Re: Implementing support for barbarisms correction

From: Dom Lachowicz (doml@appligent.com)
Date: Sat Sep 21 2002 - 12:16:02 EDT

Next message: Dom Lachowicz: "Re: RTF idea"

Previous message: Jordi Mas: "Re: Implementing support for barbarisms correction"
In reply to: Jordi Mas: "Re: Implementing support for barbarisms correction"
Next in thread: Jordi Mas: "Re: Implementing support for barbarisms correction"
Reply: Jordi Mas: "Re: Implementing support for barbarisms correction"
Reply: Andrew Dunbar: "Re: Implementing support for barbarisms correction"
Messages sorted by: [ date ] [ thread ] [ subject ] [ author ] [ attachment ]

On Sat, 2002-09-21 at 11:31, Jordi Mas wrote:

> Well, I think that we need a solution that marks the misspelled word and
> offers a replacement, since that what a user will expect from a spell checker.
> I do not think that we can do this using ispell since it just does not work
> that way.

One of my questions is "should these words be marked as misspelled at
all?" Words that are "incorrect" but are widely in use sound like good
candidates for addition into a language, regardless of what the French
and Spanish purists/governments think. Languages are fluid, evolving
things and borrow heavily from their times, surroundings, other
languages and cultures, technology/science, and the people who speak the
language. But let's say that these words should really be marked as
incorrect, for the sake of argument.

If they really aren't allowable words, does this fall under a spell
checking problem? I'd argue no. Spell checking solves the problem of
mapping:

possibly misspelled word->correctly spelled word(s)

and not

possibly suboptimal/illegal word->better/legal word(s)

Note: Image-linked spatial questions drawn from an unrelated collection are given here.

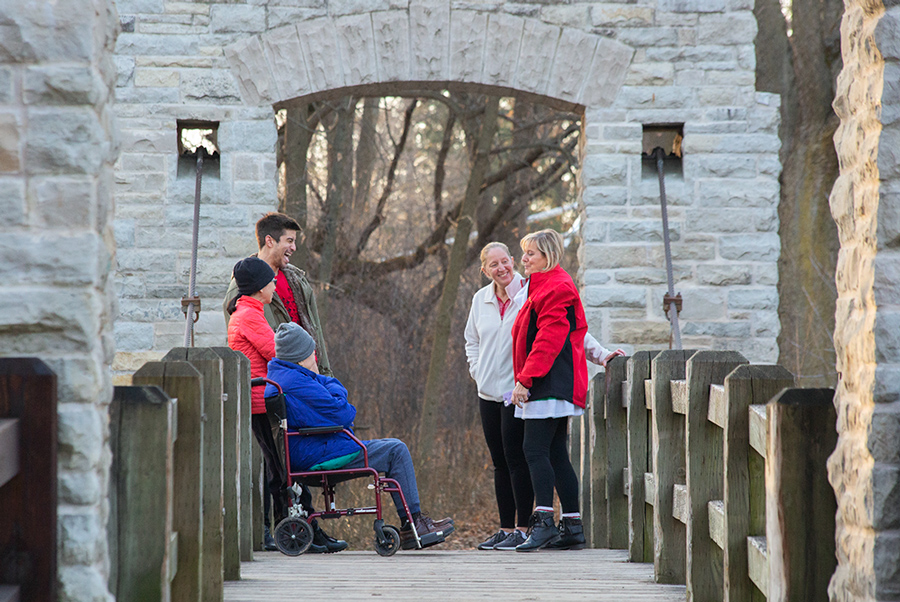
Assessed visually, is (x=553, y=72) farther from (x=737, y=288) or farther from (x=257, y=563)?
(x=257, y=563)

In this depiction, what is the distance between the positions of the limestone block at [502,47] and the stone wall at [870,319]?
12.8 feet

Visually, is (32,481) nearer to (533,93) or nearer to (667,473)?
(667,473)

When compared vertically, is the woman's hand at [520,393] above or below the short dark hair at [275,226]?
below

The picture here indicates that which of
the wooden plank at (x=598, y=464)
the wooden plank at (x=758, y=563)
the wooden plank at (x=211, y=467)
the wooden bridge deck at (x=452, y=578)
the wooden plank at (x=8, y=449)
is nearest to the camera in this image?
the wooden plank at (x=8, y=449)

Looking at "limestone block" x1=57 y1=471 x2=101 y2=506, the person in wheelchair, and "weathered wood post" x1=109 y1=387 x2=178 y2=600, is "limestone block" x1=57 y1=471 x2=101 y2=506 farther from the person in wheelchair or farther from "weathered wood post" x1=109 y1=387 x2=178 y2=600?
the person in wheelchair

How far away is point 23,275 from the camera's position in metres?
2.03

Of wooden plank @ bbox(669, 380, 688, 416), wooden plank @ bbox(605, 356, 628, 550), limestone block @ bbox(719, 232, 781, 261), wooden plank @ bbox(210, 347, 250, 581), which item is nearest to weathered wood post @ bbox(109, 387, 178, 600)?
wooden plank @ bbox(210, 347, 250, 581)

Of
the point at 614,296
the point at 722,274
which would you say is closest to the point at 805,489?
the point at 614,296

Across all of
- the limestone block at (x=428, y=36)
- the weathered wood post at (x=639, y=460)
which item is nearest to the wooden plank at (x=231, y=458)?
the weathered wood post at (x=639, y=460)

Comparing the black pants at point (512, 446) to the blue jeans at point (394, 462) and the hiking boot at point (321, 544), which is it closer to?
the blue jeans at point (394, 462)

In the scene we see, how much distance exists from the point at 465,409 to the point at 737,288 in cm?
629

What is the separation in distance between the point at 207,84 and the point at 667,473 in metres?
3.68

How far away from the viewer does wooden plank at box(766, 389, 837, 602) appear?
232 cm

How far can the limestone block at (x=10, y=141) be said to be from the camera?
204 cm
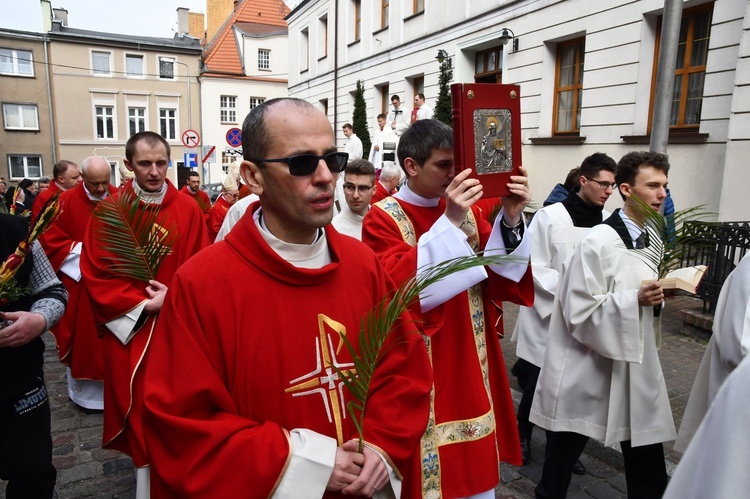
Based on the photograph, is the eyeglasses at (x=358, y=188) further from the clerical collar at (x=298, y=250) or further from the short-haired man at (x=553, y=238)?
the clerical collar at (x=298, y=250)

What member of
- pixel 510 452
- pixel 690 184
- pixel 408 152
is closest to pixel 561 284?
pixel 510 452

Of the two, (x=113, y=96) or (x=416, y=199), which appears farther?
(x=113, y=96)

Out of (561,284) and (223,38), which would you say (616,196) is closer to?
(561,284)

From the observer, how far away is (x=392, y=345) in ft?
6.48

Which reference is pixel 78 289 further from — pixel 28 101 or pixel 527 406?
pixel 28 101

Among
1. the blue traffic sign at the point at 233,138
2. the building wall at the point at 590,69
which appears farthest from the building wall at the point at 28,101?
the blue traffic sign at the point at 233,138

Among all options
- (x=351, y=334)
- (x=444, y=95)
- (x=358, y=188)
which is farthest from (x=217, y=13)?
(x=351, y=334)

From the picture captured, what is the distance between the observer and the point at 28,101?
36125mm

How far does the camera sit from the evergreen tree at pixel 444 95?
15367mm

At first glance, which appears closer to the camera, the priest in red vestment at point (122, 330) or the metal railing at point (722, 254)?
the priest in red vestment at point (122, 330)

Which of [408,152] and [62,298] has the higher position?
[408,152]

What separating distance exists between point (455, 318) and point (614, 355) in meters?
1.09

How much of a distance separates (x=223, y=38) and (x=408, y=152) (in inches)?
1678

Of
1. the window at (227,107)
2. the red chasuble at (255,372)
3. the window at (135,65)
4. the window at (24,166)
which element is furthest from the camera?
the window at (227,107)
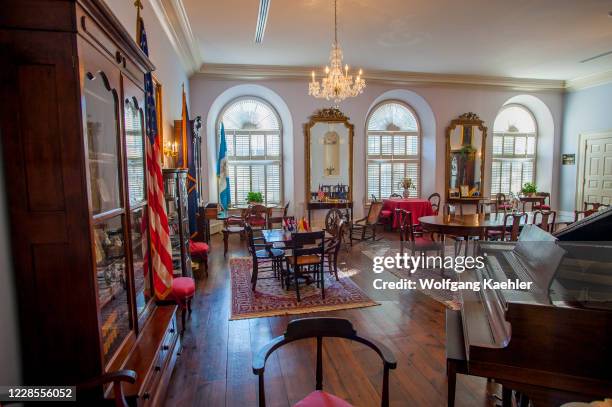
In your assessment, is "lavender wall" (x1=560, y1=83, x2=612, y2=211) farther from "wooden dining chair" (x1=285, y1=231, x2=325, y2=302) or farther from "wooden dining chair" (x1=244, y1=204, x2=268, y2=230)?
"wooden dining chair" (x1=285, y1=231, x2=325, y2=302)

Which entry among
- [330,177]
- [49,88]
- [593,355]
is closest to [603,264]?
[593,355]

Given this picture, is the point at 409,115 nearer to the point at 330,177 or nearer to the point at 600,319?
the point at 330,177

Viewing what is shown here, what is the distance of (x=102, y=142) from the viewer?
1.69 metres

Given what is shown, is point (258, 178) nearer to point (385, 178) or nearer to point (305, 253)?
point (385, 178)

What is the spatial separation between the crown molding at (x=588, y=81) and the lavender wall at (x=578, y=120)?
10 centimetres

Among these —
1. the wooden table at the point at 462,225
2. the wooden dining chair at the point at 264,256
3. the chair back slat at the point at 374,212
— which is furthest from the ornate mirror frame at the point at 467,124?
the wooden dining chair at the point at 264,256

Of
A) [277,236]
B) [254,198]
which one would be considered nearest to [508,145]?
[254,198]

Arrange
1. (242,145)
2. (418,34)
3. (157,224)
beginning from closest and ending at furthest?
1. (157,224)
2. (418,34)
3. (242,145)

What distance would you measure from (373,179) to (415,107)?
2134mm

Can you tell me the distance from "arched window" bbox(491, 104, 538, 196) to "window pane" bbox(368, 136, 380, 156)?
3.29m

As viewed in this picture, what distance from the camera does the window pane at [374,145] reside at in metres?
8.62

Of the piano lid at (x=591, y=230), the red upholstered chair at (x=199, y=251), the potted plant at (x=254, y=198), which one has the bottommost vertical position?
the red upholstered chair at (x=199, y=251)

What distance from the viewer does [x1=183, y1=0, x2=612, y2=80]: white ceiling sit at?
4.56m

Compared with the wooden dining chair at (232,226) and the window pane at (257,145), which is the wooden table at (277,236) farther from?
the window pane at (257,145)
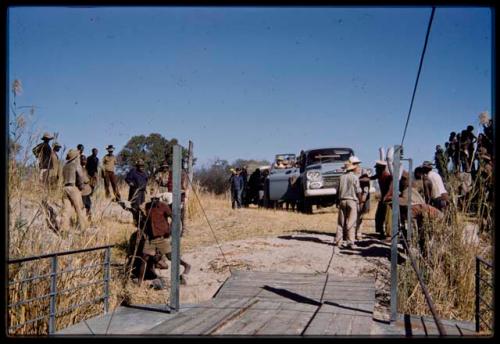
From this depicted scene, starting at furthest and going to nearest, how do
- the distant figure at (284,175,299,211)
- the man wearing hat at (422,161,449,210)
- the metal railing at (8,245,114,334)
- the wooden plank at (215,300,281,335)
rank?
the distant figure at (284,175,299,211)
the man wearing hat at (422,161,449,210)
the wooden plank at (215,300,281,335)
the metal railing at (8,245,114,334)

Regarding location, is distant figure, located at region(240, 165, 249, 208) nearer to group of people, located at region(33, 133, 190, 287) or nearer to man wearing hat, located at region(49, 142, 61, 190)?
group of people, located at region(33, 133, 190, 287)

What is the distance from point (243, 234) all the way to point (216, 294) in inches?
208

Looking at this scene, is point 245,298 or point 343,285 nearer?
point 245,298

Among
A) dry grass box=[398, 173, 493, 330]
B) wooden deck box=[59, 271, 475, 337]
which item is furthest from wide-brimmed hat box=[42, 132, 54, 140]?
dry grass box=[398, 173, 493, 330]

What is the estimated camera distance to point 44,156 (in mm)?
5898

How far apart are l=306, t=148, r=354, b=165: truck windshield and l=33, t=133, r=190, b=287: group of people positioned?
23.6ft

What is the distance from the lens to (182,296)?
7.97 m

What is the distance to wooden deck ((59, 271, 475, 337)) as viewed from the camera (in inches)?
207

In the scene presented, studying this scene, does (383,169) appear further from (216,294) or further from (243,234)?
(216,294)

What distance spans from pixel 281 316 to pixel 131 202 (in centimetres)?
253

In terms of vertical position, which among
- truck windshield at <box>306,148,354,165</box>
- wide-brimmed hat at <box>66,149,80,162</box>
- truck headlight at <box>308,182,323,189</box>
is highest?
truck windshield at <box>306,148,354,165</box>

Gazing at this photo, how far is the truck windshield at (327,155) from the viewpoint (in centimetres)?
1740

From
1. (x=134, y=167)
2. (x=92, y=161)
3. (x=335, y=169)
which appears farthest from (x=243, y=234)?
(x=335, y=169)
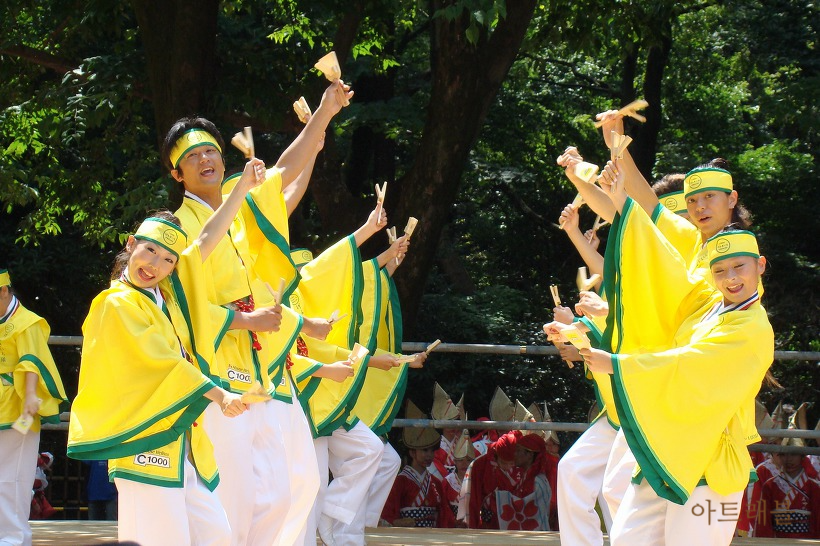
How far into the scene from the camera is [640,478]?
483 cm

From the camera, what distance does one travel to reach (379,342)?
8305mm

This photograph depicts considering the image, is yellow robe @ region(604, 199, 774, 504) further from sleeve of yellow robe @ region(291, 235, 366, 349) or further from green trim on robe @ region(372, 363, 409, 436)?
green trim on robe @ region(372, 363, 409, 436)

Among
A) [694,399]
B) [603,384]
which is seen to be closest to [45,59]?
[603,384]

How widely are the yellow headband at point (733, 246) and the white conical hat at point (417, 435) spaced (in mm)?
5556

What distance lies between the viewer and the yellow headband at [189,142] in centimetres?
529

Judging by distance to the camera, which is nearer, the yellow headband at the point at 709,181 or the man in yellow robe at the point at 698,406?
the man in yellow robe at the point at 698,406

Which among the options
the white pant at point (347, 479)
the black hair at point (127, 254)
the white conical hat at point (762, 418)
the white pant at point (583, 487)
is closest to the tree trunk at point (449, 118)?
the white pant at point (347, 479)

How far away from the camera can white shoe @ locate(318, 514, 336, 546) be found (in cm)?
710

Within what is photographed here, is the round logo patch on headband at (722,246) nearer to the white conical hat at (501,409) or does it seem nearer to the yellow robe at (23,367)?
the yellow robe at (23,367)

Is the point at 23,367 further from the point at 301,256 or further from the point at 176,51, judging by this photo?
the point at 176,51

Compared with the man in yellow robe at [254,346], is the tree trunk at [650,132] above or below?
above

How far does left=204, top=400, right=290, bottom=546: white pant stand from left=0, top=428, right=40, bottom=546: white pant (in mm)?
2874

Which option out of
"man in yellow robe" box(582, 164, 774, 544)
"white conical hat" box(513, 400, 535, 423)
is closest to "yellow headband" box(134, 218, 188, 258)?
"man in yellow robe" box(582, 164, 774, 544)

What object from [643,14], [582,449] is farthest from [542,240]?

In my opinion, this looks like a different, but related problem, one
related to a language's constructs (i.e. something more closely related
to grammar) than to the spelling of its words. If you argue that a
misspelled word is "suboptimal" or "illegal" you would be correct in a
sense. But here the user's intent was to write a legal/optimal word. In
your case, it is the user's intent to write a correctly spelled
"suboptimal" word. Should some sort of warning pop up? Maybe, but that
could get annoying really fast if I honestly mean to use these words.
But I don't want to disable spell checking because I really do want the
rest of the words checked.

So through all of this, we've proven is that this is possibly a proofing
problem, and not a spell checking problem. Read on.

> I see this an enhancement to the spell checking system and it most likely will
> take under 100 lines code. Any particular reason that makes you think that
> this is not appropriated for our main tree?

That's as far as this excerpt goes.